İstenen:
Akyaka'daki turizm ve apart-pansiyon işletmeciliği üzerine olan aşağıdaki metne göre şu soruları cevaplayın:
(a) Kemal Odabaşı'nın ana mesleği nedir?
(b) Kemal Odabaşı ne kadar süredir Akyaka'da bulunuyor?
(c) Odabaşı 2004'te kendi arazisine yaklaşık ne kadarlık yatırım yaptı?

Metin alıntısı:
- - -

Mehmet Kocairi'nin bu açıklaması, sadece bölgedeki yerli ve yabancıların tüketim alışkanlıklarını ortaya çıkarmakla kalmıyor aynı zamanda bilinçli ve bilinçsiz müşteri ayrımına da ışık tutuyor.

Gelen turist katma değer oluşturmalı           

Şimdi de apart-pansiyon işletmeciliği ile ilgili detaylara geçmek istiyorum. Konu ile ilgili görüşlerine başvurduğumuz Villa Marine'nin sahibi Kemal Odabaşı, kamuoyunu tatmin edecek bilgileri benimle paylaştı. Kendisinin ana mesleği makine mühendisliği. Odabaşı, aynı zamanda bölgedeki en lüks ve büyük apart-pansiyonlardan birine sahip ve bütün bunların yanında deneyimli bir müteahhit. 

Kemal Odabaşı, yaklaşık 30 yıldan fazla bir süredir Akyaka'da bulunuyor ve bölgedeki çoğu esnafı, sakinleri ve yetkilileri tanıyor.

Kemal Odabaşı'nın parmak bastığı en önemli konu ise, ülkemize gelen turistlerin gerçekten katma değer oluşturup oluşturmadığıyla ilgiliydi. Odabaşı bu noktada karamsar bir tablo çizdi ve ilave etti: "Her gün basında, şu kadar turist geldi, şu kadar döviz bırakacak diye birçok haber çıkar. Ama gelen turistin ülke ekonomisine katma değer sağlayıp sağlamadığı üzerinde çok fazla durulmaz. Bence bugünlerde ülkemize gelen turistler, ülke ekonomisi için pek de fazla katma değer oluşturmuyor. Bundan on sene önce ülkemize turistler hızla gelmeye başladığında çok sevinmiştik. Hatta bu vesile ile büyük getirilerin sağlanacağı hesap edilerek birçok kişi ve işletme çok büyük yatırımlara yöneldiler. Ben de bu ümitlerle 2004'te kendi arazime 4 milyon dolara yakın yatırım yaptım. İlk zamanlar gelişmeler umut vericiydi. Fakat 2007'den sonra gerek yerli gerekse yabancı turist potansiyelinde hissedilir derecede bir azalma yaşandı. Bölgemiz bir süre öncesine kadar zengin turistler için çokça tercih edilen bir yer konumundaydı. Orta ve orta altı gelir seviyesindeki turistler daha çok farklı bölgelerdeki her şey dahil otelleri ve alternatifleri tercih ediyorlardı. Bu gelişme bugün için de aynı biçimde devem ediyor. Fakat eski duruma göre çok önemli bir fark ortaya çıkmaya başladı. On senelik dilim içersinde Avrupa ülkelerinden gelen turistler ülkemizdeki şartlara ve doğal ortama hayran kalıp ülkemizden gayrimenkul aldılar. Gayrimenkul alım işi o kadar genişledi ki artık bu süreç işlerimizi olumsuz bir biçimde etkilemeye başladı. Bugün için, ev alan çoğu Alman veya İngiliz, özellikle bölgemizdeki apart-pansiyon sahipleri vatandaşlarımız için bir tehlike oluşturuyor. Örneğin; bir Alman turist, havaalanında iniyor ve kendisini çok büyük çoğunlukla bir alman karşılıyor. Alman, böylece kendi oturduğu evi vergi ödemeden kendi vatandaşına uygun fiyata vermiş oluyor. Bence bir turist, ülkemize girdiği andan itibaren kontrol altında tutulmalıdır diye düşünüyorum. Aksi takdirde ülkemiz vatandaşlarının aleyhine işleyen bir süreçle karşı karşıya kalabiliriz."

- - -

Kayıtlı veriler:
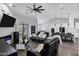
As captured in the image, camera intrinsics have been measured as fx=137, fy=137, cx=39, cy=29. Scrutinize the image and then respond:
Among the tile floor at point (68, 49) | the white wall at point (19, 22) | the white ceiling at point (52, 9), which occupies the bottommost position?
the tile floor at point (68, 49)

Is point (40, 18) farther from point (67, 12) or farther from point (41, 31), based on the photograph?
point (67, 12)

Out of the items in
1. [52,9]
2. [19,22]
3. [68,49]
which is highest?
[52,9]

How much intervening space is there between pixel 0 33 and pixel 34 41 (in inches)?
24.5

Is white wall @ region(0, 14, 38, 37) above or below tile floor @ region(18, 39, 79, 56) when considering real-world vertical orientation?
above

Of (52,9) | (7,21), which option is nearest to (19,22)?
(7,21)

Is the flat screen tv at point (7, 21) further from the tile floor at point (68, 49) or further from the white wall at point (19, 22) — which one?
the tile floor at point (68, 49)

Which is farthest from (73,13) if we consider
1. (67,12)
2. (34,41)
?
(34,41)

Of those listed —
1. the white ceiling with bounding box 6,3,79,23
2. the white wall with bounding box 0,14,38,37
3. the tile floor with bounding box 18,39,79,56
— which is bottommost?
the tile floor with bounding box 18,39,79,56

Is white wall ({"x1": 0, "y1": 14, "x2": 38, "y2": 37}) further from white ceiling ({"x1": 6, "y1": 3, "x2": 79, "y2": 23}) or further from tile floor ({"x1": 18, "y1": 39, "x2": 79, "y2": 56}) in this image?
tile floor ({"x1": 18, "y1": 39, "x2": 79, "y2": 56})

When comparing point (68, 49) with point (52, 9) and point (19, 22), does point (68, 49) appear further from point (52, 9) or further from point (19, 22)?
point (19, 22)

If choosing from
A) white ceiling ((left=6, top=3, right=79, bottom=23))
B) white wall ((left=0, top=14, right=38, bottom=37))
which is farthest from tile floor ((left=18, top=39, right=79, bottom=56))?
white ceiling ((left=6, top=3, right=79, bottom=23))

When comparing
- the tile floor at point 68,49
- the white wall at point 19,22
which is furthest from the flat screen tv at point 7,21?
the tile floor at point 68,49

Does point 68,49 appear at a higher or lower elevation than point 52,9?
lower

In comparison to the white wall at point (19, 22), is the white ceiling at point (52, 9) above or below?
above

- - -

Alıştırmanın cevabı:
(a) Makine mühendisliği.
(b) Yaklaşık 30 yıldan fazla bir süredir.
(c) 4 milyon dolara yakın.